**O QUE FAZER**
A. Responde a estas perguntas com base no texto sobre a tese de Leopoldo Amado:
(i) Que pelotão comandou Mário Beja Santos, e onde?
(ii) Que data tem a mensagem de Mário Beja Santos?
(iii) Por quem e em que ano foi editado o livro de Leopoldo Amado?
B. Indica se cada afirmação está de acordo com o texto sobre a tese de Leopoldo Amado:
(i) A mensagem de Mário Beja Santos é de 2011.
(ii) Mário Beja Santos recomenda a leitura da tese.
(iii) O texto de Beja Santos trata do primeiro capítulo da tese.
C. Retoma o texto sobre a tese de Leopoldo Amado a seguir à última frase e continua-o.

**TEXTO PARA LEITURA**
>>>

Guiné 63/74 - P9553: Notas de leitura (338): Guerra Colonial & Guerra de Libertação Nacional 1950-1974: O Caso da Guiné-Bissau, de Leopoldo Amado (2) (Mário Beja Santos)

1. Mensagem de Mário Beja Santos (ex-Alf Mil, Comandante do Pel Caç Nat 52, Missirá e Bambadinca, 1968/70), com data de 8 de Fevereiro de 2012:

Queridos amigos,
A tese de doutoramento do Leopoldo Amado tem capítulos incontornáveis, doravante são leitura de referência para entender este período da ascensão da luta. Neste texto procura-se sumariar a génese do nacionalismo guineense, o aparecimento de partidos, o aparecimento de Cabral e as sementes que levam ao PAIGC. Na transição para os anos 60, ganha expressão o que se passa em África no que respeita ao surto independentista. E depois temos um relato altamente documentado sobre a passagem para a guerra. É impossível resistir a esta leitura. Vivamente a recomendo.

Um abraço do
Mário


Guerra Colonial versus Guerra de Libertação Nacional:
O caso da Guiné-Bissau (2)

Beja Santos

O segundo capítulo da tese de doutoramento do Leopoldo Amado é porventura o mais acabado repositório de que passamos a dispor sobre a génese do nacionalismo guineense após a II Guerra Mundial, possui uma recolha espantosa de dados e fios soltos sobre o eclodir da guerrilha que, só por si, torna o seu livro “Guerra Colonial versus Guerra de Libertação Nacional, o caso da Guiné-Bissau” (IPAD, 2011) um documento de consulta obrigatória para o estudo do conflito. Reúne uma massa informativa impressionante.

<<<

**REGISTOS EXTRAÍDOS**
>>>

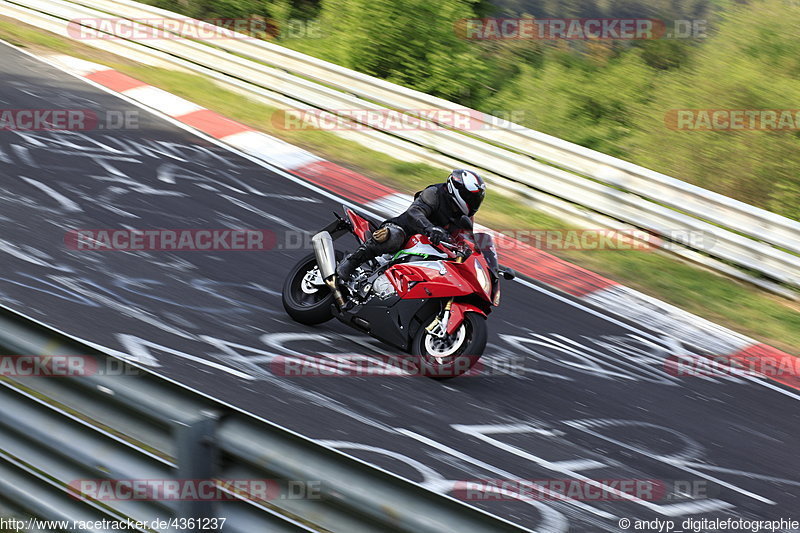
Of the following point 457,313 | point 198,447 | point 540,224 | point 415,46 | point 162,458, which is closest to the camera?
point 198,447

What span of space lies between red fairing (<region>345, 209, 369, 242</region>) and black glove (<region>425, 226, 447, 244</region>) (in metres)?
0.75

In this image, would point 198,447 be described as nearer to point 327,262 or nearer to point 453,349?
point 453,349

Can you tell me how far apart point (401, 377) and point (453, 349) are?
489 millimetres

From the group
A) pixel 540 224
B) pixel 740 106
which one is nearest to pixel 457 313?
pixel 540 224

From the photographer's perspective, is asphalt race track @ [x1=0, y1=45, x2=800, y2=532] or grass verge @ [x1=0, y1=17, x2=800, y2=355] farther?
grass verge @ [x1=0, y1=17, x2=800, y2=355]

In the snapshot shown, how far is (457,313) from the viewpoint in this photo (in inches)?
279

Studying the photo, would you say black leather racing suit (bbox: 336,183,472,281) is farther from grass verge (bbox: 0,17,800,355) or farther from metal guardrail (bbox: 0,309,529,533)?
metal guardrail (bbox: 0,309,529,533)

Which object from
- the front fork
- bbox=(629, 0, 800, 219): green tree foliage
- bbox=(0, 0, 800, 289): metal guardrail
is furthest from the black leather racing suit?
bbox=(629, 0, 800, 219): green tree foliage

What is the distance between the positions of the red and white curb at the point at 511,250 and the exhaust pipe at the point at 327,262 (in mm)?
3481

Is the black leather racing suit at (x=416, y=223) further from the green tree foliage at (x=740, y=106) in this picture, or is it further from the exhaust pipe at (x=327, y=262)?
the green tree foliage at (x=740, y=106)

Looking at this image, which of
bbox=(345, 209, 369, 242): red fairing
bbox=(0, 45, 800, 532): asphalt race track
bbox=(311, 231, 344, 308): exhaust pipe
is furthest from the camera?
bbox=(345, 209, 369, 242): red fairing

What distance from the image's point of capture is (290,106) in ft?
48.0

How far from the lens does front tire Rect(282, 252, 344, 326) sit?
7785 millimetres

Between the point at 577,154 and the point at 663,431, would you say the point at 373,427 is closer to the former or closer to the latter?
the point at 663,431
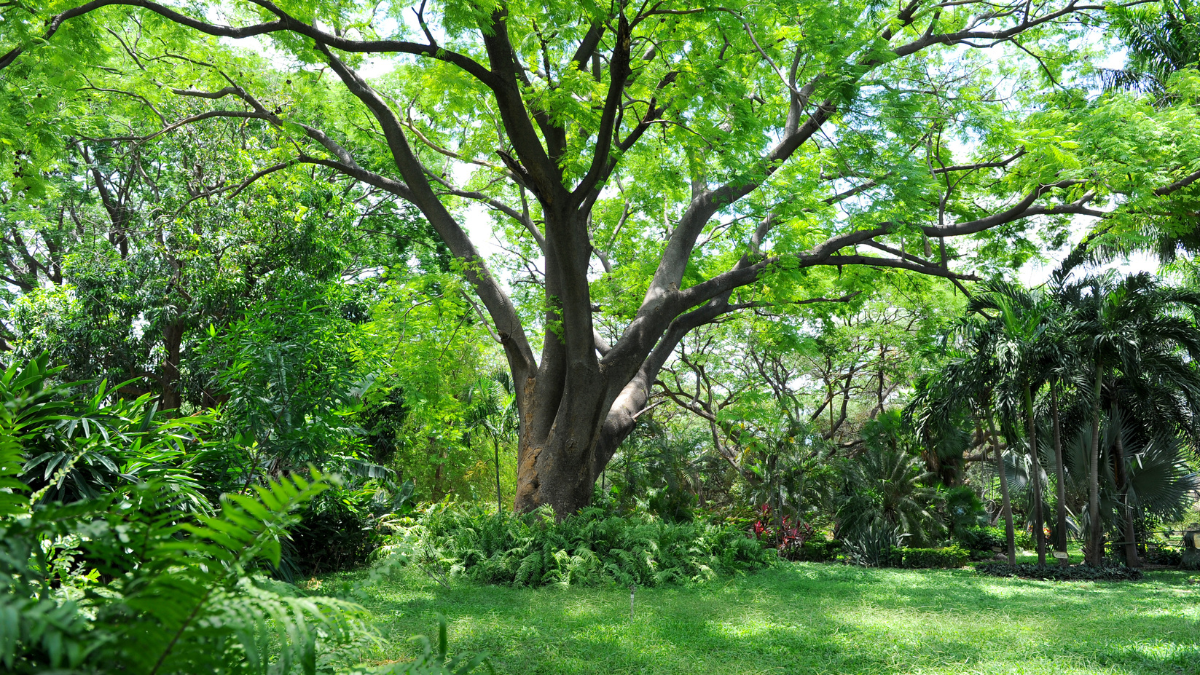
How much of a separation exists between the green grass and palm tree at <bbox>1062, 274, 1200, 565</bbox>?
3.81 m

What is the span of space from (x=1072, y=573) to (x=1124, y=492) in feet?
12.3

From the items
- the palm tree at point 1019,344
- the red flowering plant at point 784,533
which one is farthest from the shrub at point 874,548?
the palm tree at point 1019,344

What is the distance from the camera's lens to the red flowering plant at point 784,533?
54.9ft

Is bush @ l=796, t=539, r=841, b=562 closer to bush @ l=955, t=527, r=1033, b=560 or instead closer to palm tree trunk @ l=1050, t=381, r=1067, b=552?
bush @ l=955, t=527, r=1033, b=560

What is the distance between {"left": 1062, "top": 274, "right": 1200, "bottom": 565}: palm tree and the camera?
42.0 ft

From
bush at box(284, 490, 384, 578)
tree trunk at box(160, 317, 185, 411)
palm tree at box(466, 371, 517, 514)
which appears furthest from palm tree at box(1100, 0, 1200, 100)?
tree trunk at box(160, 317, 185, 411)

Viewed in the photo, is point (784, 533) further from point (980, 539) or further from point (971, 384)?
point (971, 384)

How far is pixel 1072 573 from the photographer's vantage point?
12.4m

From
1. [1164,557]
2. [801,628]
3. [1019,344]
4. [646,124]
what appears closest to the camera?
[801,628]

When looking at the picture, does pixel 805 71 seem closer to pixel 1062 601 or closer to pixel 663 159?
pixel 663 159

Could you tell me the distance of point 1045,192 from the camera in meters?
9.40

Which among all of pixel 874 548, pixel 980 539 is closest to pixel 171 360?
pixel 874 548

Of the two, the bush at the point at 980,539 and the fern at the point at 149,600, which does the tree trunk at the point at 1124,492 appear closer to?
the bush at the point at 980,539

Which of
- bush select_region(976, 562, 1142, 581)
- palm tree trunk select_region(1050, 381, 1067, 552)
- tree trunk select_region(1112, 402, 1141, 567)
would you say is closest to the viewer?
bush select_region(976, 562, 1142, 581)
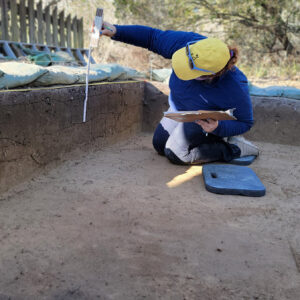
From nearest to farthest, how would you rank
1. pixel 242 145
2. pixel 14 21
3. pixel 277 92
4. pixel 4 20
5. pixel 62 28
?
pixel 242 145
pixel 277 92
pixel 4 20
pixel 14 21
pixel 62 28

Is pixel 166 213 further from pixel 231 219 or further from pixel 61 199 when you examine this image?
pixel 61 199

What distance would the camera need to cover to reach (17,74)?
237cm

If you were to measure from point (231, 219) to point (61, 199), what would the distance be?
1.02m

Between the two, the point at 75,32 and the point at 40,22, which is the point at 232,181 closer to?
the point at 40,22

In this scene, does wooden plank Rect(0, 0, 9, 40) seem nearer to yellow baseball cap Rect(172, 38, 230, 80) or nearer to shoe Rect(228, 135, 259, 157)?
yellow baseball cap Rect(172, 38, 230, 80)

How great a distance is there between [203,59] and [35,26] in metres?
3.77

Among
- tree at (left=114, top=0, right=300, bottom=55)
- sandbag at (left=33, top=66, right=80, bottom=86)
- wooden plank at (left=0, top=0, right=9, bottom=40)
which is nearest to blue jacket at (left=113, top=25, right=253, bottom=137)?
sandbag at (left=33, top=66, right=80, bottom=86)

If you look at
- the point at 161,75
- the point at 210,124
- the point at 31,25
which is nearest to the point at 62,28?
the point at 31,25

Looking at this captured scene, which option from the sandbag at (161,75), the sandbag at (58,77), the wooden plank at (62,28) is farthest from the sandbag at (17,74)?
the wooden plank at (62,28)

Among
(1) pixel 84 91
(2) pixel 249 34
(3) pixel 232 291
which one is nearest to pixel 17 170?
(1) pixel 84 91

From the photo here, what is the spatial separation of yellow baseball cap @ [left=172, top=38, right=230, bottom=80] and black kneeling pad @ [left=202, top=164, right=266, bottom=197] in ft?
2.40

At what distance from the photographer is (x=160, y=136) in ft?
10.5

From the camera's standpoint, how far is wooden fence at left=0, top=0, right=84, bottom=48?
189 inches

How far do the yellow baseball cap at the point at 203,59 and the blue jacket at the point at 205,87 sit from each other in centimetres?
32
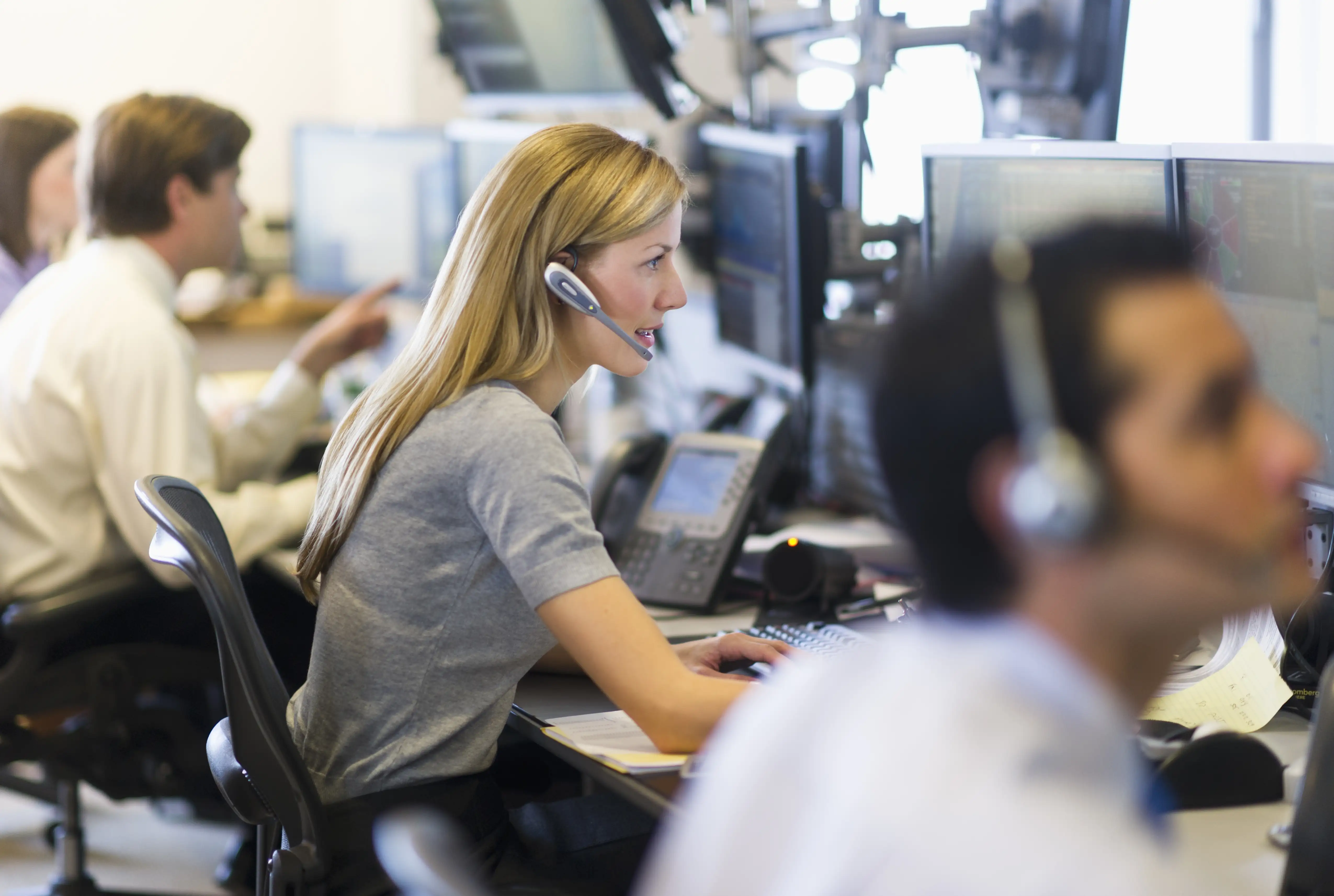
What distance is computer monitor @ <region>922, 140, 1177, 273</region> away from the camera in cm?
138

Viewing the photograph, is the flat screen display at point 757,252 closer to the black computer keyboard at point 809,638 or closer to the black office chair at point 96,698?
the black computer keyboard at point 809,638

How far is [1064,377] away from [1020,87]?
1.56m

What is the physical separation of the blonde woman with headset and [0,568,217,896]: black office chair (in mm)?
698

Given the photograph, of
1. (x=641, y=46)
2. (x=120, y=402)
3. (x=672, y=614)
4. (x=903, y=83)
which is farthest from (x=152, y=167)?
(x=903, y=83)

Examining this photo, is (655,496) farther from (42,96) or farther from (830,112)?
(42,96)

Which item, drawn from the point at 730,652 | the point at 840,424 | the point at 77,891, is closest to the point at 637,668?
the point at 730,652

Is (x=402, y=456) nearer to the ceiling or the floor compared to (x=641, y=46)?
nearer to the floor

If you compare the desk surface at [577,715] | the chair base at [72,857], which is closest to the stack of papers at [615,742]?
the desk surface at [577,715]

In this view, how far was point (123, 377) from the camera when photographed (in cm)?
196

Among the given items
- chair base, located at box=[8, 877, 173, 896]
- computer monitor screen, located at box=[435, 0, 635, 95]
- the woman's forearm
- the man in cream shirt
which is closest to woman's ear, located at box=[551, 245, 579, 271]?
the woman's forearm

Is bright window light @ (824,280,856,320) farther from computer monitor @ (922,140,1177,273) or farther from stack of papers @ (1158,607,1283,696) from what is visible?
stack of papers @ (1158,607,1283,696)

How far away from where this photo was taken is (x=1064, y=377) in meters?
0.60

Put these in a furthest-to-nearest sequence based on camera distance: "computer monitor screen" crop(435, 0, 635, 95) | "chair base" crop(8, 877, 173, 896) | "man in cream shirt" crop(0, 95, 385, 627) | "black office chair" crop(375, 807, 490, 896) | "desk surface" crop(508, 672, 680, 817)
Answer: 1. "computer monitor screen" crop(435, 0, 635, 95)
2. "chair base" crop(8, 877, 173, 896)
3. "man in cream shirt" crop(0, 95, 385, 627)
4. "desk surface" crop(508, 672, 680, 817)
5. "black office chair" crop(375, 807, 490, 896)

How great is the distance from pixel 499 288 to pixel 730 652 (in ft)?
1.40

<<<

**RESPOSTAS POR ORDEM**
A.
(i) O Pel Caç Nat 52, em Missirá e Bambadinca.
(ii) 8 de Fevereiro de 2012.
(iii) Pelo IPAD, em 2011.

B.
(i) Não: "com data de 8 de Fevereiro de 2012".
(ii) Sim: "Vivamente a recomendo."
(iii) Não: "O segundo capítulo da tese de doutoramento do Leopoldo Amado".

C.
É muitas vezes esquecido que logo no termo da II Guerra Mundial se registaram amplos protestos populares contra o aparelho administrativo colonial, caso das mortandades e chacinas provocadas por autoridades locais. Leopoldo Amado destaca a grande revolta ocorrida em Dezembro de 1950 contra as práticas do administrador António Pereira que foi julgado mais tarde, no tempo do governador Vaz Monteiro. É neste período que se fundou o Partido Socialista Guineense, de vida efémera. No Outono de 1952, Amílcar Cabral e a mulher chegam à Guiné. A polícia escreverá em 1955: “O engenheiro Amílcar Cabral e a sua mulher comportaram-se de maneira a levantar suspeitas de atividades contra a nossa presença nos territórios de África com exaltação de prioridade de direitos dos nativos e, como método de difundir as suas ideias por meios legalizados. O engenheiro pretendeu e chegou a requerer, juntamente com outros nativos, a fundação de uma agremiação desportiva e recreativa de Bissau, não tendo o governo autorizado”. O autor dá-nos um quadro sumário e rigoroso do que era a oposição ao salazarismo e como se estava a processar a evolução da consciência nacionalista. No fim da década, os nacionalistas podiam dizer que tinham esperanças acrescidas, após a independência do Gana, da Guiné-Conacri e do Senegal. As atitudes unionistas passaram a ganhar forma e a serem populares. Logo no termo da guerra houve propostas para a união de todos os africanos. A própria burguesia urbana protesta contra o poder colonial centralizador, mas a sua contestação é confusa e muito pouco convergente. A primeira organização política a surgir foi o MING – Movimento Nacional para a Independência da Guiné, que também não teve projeção. Seguiu-se o PAI – Partido Africano para a Independência, que só em 1962 se transformaria em PAIGC. O MLG – Movimento de Libertação da Guiné é fundado em 1958, nele participaram, entre outros, Rafael Barbosa que depois se transferirá para o PAI. O espaço político era uma verdadeira amálgama, as diferentes entrevistas e depoimentos recolhidos por Leopoldo Amado são elucidativos da ingenuidade, da falta de experiência e da muita desorientação política destes ativistas.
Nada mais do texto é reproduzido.